FCC says Md. must study effects of tower

May 16, 2003|by LAURA ERNDE

BURKITTSVILLE, Md. -Maryland must assess the environmental effects of a proposed communications tower atop South Mountain before the Federal Communications Commission will allow it to be built.

"The Lamb's Knoll area is rich with historic sites," Jeffrey S. Steinberg, deputy chief of the FCC's commercial wireless division, wrote in a May 6 letter to the Maryland Department of Budget and Management.

The Maryland Historical Trust determined that building the 180-foot tower at the highest point on the mountain would have no negative effect on the historic sites.


But Steinberg said the information his agency received from Paul Rosa, executive director of the Harpers Ferry (W.Va.) Conservancy, caused the agency to question the ruling.

Rosa, whose group has been fighting the tower for more than a year because of fears it will mar the historic landscape, called the letter a "significant" development.

The Maryland Department of Budget and Management, which maintains the tower is needed for public safety communications, did not expect the FCC's letter.

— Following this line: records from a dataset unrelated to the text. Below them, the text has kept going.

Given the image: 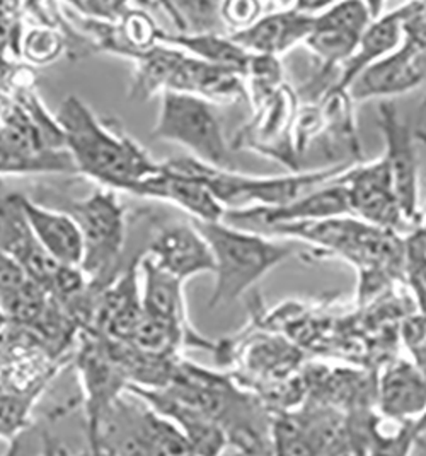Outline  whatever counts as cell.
<instances>
[{
  "mask_svg": "<svg viewBox=\"0 0 426 456\" xmlns=\"http://www.w3.org/2000/svg\"><path fill=\"white\" fill-rule=\"evenodd\" d=\"M55 118L77 175L100 187L128 191L159 173L161 163L154 161L142 145L113 125V120L98 118L77 94H68L61 102Z\"/></svg>",
  "mask_w": 426,
  "mask_h": 456,
  "instance_id": "1",
  "label": "cell"
},
{
  "mask_svg": "<svg viewBox=\"0 0 426 456\" xmlns=\"http://www.w3.org/2000/svg\"><path fill=\"white\" fill-rule=\"evenodd\" d=\"M191 223L204 234L215 260V284L208 301L210 310L237 301L269 270L293 256L299 249L290 243H277L261 234L232 228L222 221Z\"/></svg>",
  "mask_w": 426,
  "mask_h": 456,
  "instance_id": "2",
  "label": "cell"
},
{
  "mask_svg": "<svg viewBox=\"0 0 426 456\" xmlns=\"http://www.w3.org/2000/svg\"><path fill=\"white\" fill-rule=\"evenodd\" d=\"M46 202L50 204L46 208L68 214L81 231V270L89 286L98 290L108 286L125 269L122 260L126 243V210L118 199V191L98 187L81 199L52 191Z\"/></svg>",
  "mask_w": 426,
  "mask_h": 456,
  "instance_id": "3",
  "label": "cell"
},
{
  "mask_svg": "<svg viewBox=\"0 0 426 456\" xmlns=\"http://www.w3.org/2000/svg\"><path fill=\"white\" fill-rule=\"evenodd\" d=\"M150 135L156 141L181 145L193 154L191 158L208 167L234 171L217 104L165 91L161 94L157 122Z\"/></svg>",
  "mask_w": 426,
  "mask_h": 456,
  "instance_id": "4",
  "label": "cell"
},
{
  "mask_svg": "<svg viewBox=\"0 0 426 456\" xmlns=\"http://www.w3.org/2000/svg\"><path fill=\"white\" fill-rule=\"evenodd\" d=\"M142 253L130 258L125 269L96 294L92 313V332L117 342H130L142 323Z\"/></svg>",
  "mask_w": 426,
  "mask_h": 456,
  "instance_id": "5",
  "label": "cell"
},
{
  "mask_svg": "<svg viewBox=\"0 0 426 456\" xmlns=\"http://www.w3.org/2000/svg\"><path fill=\"white\" fill-rule=\"evenodd\" d=\"M145 255L165 273L186 282L200 273H213L215 260L204 234L191 221L159 226Z\"/></svg>",
  "mask_w": 426,
  "mask_h": 456,
  "instance_id": "6",
  "label": "cell"
},
{
  "mask_svg": "<svg viewBox=\"0 0 426 456\" xmlns=\"http://www.w3.org/2000/svg\"><path fill=\"white\" fill-rule=\"evenodd\" d=\"M0 251L52 296L60 265L43 249L18 202V193L0 199Z\"/></svg>",
  "mask_w": 426,
  "mask_h": 456,
  "instance_id": "7",
  "label": "cell"
},
{
  "mask_svg": "<svg viewBox=\"0 0 426 456\" xmlns=\"http://www.w3.org/2000/svg\"><path fill=\"white\" fill-rule=\"evenodd\" d=\"M126 193L180 208L191 217V221L221 223L225 214V208L204 182L171 167L167 161L161 163L159 173L133 185Z\"/></svg>",
  "mask_w": 426,
  "mask_h": 456,
  "instance_id": "8",
  "label": "cell"
},
{
  "mask_svg": "<svg viewBox=\"0 0 426 456\" xmlns=\"http://www.w3.org/2000/svg\"><path fill=\"white\" fill-rule=\"evenodd\" d=\"M368 26L370 11L366 4H331L325 12L316 16L314 28L305 43L323 59L326 67L346 63L355 55Z\"/></svg>",
  "mask_w": 426,
  "mask_h": 456,
  "instance_id": "9",
  "label": "cell"
},
{
  "mask_svg": "<svg viewBox=\"0 0 426 456\" xmlns=\"http://www.w3.org/2000/svg\"><path fill=\"white\" fill-rule=\"evenodd\" d=\"M316 16L317 14L304 11L299 5L268 12L251 28L230 35V38L251 55L277 57L309 38Z\"/></svg>",
  "mask_w": 426,
  "mask_h": 456,
  "instance_id": "10",
  "label": "cell"
},
{
  "mask_svg": "<svg viewBox=\"0 0 426 456\" xmlns=\"http://www.w3.org/2000/svg\"><path fill=\"white\" fill-rule=\"evenodd\" d=\"M16 193L24 217L43 249L59 265L81 267L84 241L76 221L65 212L35 202L26 193Z\"/></svg>",
  "mask_w": 426,
  "mask_h": 456,
  "instance_id": "11",
  "label": "cell"
},
{
  "mask_svg": "<svg viewBox=\"0 0 426 456\" xmlns=\"http://www.w3.org/2000/svg\"><path fill=\"white\" fill-rule=\"evenodd\" d=\"M167 91L202 98L217 104H232L249 98L245 77L217 65L202 62L184 53Z\"/></svg>",
  "mask_w": 426,
  "mask_h": 456,
  "instance_id": "12",
  "label": "cell"
},
{
  "mask_svg": "<svg viewBox=\"0 0 426 456\" xmlns=\"http://www.w3.org/2000/svg\"><path fill=\"white\" fill-rule=\"evenodd\" d=\"M423 59L425 57L422 53L405 43L401 50L370 65L355 79V83L350 86L353 98L366 100L374 96H396L414 89L425 76Z\"/></svg>",
  "mask_w": 426,
  "mask_h": 456,
  "instance_id": "13",
  "label": "cell"
},
{
  "mask_svg": "<svg viewBox=\"0 0 426 456\" xmlns=\"http://www.w3.org/2000/svg\"><path fill=\"white\" fill-rule=\"evenodd\" d=\"M141 282L143 313L147 316L174 325L195 340H206L189 325L184 282L159 269L145 253L141 258Z\"/></svg>",
  "mask_w": 426,
  "mask_h": 456,
  "instance_id": "14",
  "label": "cell"
},
{
  "mask_svg": "<svg viewBox=\"0 0 426 456\" xmlns=\"http://www.w3.org/2000/svg\"><path fill=\"white\" fill-rule=\"evenodd\" d=\"M382 126L386 134L387 152L384 161L389 167L394 193L407 219L416 214V161L414 149L406 126L398 120L394 106L381 104Z\"/></svg>",
  "mask_w": 426,
  "mask_h": 456,
  "instance_id": "15",
  "label": "cell"
},
{
  "mask_svg": "<svg viewBox=\"0 0 426 456\" xmlns=\"http://www.w3.org/2000/svg\"><path fill=\"white\" fill-rule=\"evenodd\" d=\"M348 182H351V188H348L351 212L382 226H392L398 223L403 210L394 193L384 159L372 167L357 169L348 176Z\"/></svg>",
  "mask_w": 426,
  "mask_h": 456,
  "instance_id": "16",
  "label": "cell"
},
{
  "mask_svg": "<svg viewBox=\"0 0 426 456\" xmlns=\"http://www.w3.org/2000/svg\"><path fill=\"white\" fill-rule=\"evenodd\" d=\"M183 57L184 52L163 43L143 52L133 62L135 69L128 86V100L145 103L154 96H161L167 91Z\"/></svg>",
  "mask_w": 426,
  "mask_h": 456,
  "instance_id": "17",
  "label": "cell"
},
{
  "mask_svg": "<svg viewBox=\"0 0 426 456\" xmlns=\"http://www.w3.org/2000/svg\"><path fill=\"white\" fill-rule=\"evenodd\" d=\"M403 38L401 9L372 22L364 33L355 55L345 63L340 87H350L370 65L386 59Z\"/></svg>",
  "mask_w": 426,
  "mask_h": 456,
  "instance_id": "18",
  "label": "cell"
},
{
  "mask_svg": "<svg viewBox=\"0 0 426 456\" xmlns=\"http://www.w3.org/2000/svg\"><path fill=\"white\" fill-rule=\"evenodd\" d=\"M163 45L174 46L186 55L198 59L202 62L217 65L227 70L237 72L245 77L251 53L230 38V35H202V37H184L176 33H163Z\"/></svg>",
  "mask_w": 426,
  "mask_h": 456,
  "instance_id": "19",
  "label": "cell"
},
{
  "mask_svg": "<svg viewBox=\"0 0 426 456\" xmlns=\"http://www.w3.org/2000/svg\"><path fill=\"white\" fill-rule=\"evenodd\" d=\"M163 9L165 16L176 28V35L202 37V35H227L222 20V2L189 0V2H159L154 4Z\"/></svg>",
  "mask_w": 426,
  "mask_h": 456,
  "instance_id": "20",
  "label": "cell"
},
{
  "mask_svg": "<svg viewBox=\"0 0 426 456\" xmlns=\"http://www.w3.org/2000/svg\"><path fill=\"white\" fill-rule=\"evenodd\" d=\"M29 175H77L76 165L65 149L28 154L12 149L0 139V176Z\"/></svg>",
  "mask_w": 426,
  "mask_h": 456,
  "instance_id": "21",
  "label": "cell"
},
{
  "mask_svg": "<svg viewBox=\"0 0 426 456\" xmlns=\"http://www.w3.org/2000/svg\"><path fill=\"white\" fill-rule=\"evenodd\" d=\"M120 24L123 38L133 53V62L142 55L143 52L161 45L164 29L157 26L150 11H147L141 4H130V9L123 16Z\"/></svg>",
  "mask_w": 426,
  "mask_h": 456,
  "instance_id": "22",
  "label": "cell"
},
{
  "mask_svg": "<svg viewBox=\"0 0 426 456\" xmlns=\"http://www.w3.org/2000/svg\"><path fill=\"white\" fill-rule=\"evenodd\" d=\"M147 429L150 456H198L183 431L152 407L147 412Z\"/></svg>",
  "mask_w": 426,
  "mask_h": 456,
  "instance_id": "23",
  "label": "cell"
},
{
  "mask_svg": "<svg viewBox=\"0 0 426 456\" xmlns=\"http://www.w3.org/2000/svg\"><path fill=\"white\" fill-rule=\"evenodd\" d=\"M65 50V37L53 22L35 26L22 33L20 55L31 65L55 62Z\"/></svg>",
  "mask_w": 426,
  "mask_h": 456,
  "instance_id": "24",
  "label": "cell"
},
{
  "mask_svg": "<svg viewBox=\"0 0 426 456\" xmlns=\"http://www.w3.org/2000/svg\"><path fill=\"white\" fill-rule=\"evenodd\" d=\"M221 12L227 29H230V35H234L251 28L258 21L264 14V5L253 0L222 2Z\"/></svg>",
  "mask_w": 426,
  "mask_h": 456,
  "instance_id": "25",
  "label": "cell"
},
{
  "mask_svg": "<svg viewBox=\"0 0 426 456\" xmlns=\"http://www.w3.org/2000/svg\"><path fill=\"white\" fill-rule=\"evenodd\" d=\"M280 456H312L310 446L292 426L280 428Z\"/></svg>",
  "mask_w": 426,
  "mask_h": 456,
  "instance_id": "26",
  "label": "cell"
},
{
  "mask_svg": "<svg viewBox=\"0 0 426 456\" xmlns=\"http://www.w3.org/2000/svg\"><path fill=\"white\" fill-rule=\"evenodd\" d=\"M338 456H348V453H338Z\"/></svg>",
  "mask_w": 426,
  "mask_h": 456,
  "instance_id": "27",
  "label": "cell"
},
{
  "mask_svg": "<svg viewBox=\"0 0 426 456\" xmlns=\"http://www.w3.org/2000/svg\"><path fill=\"white\" fill-rule=\"evenodd\" d=\"M0 128H2V124H0Z\"/></svg>",
  "mask_w": 426,
  "mask_h": 456,
  "instance_id": "28",
  "label": "cell"
}]
</instances>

"We were a little surprised by that," said department spokesman Ellis Kitchen.

Lamb's Knoll is along the Appalachian Trail between the Fox's Gap and Crampton's Gap battlefields in the South Mountain Recreation Area, which is owned and run by the state Department of Natural Resources.

There is a fire tower on the site now, but it cannot support the local, state and federal communications equipment needed, officials have said.

Meanwhile, the state has started construction on a second controversial tower near the intersection of Interestate 70 and Md. 65. Rosa's group dropped its opposition to that tower in December to concentrate its efforts on blocking the Lamb's Knoll tower.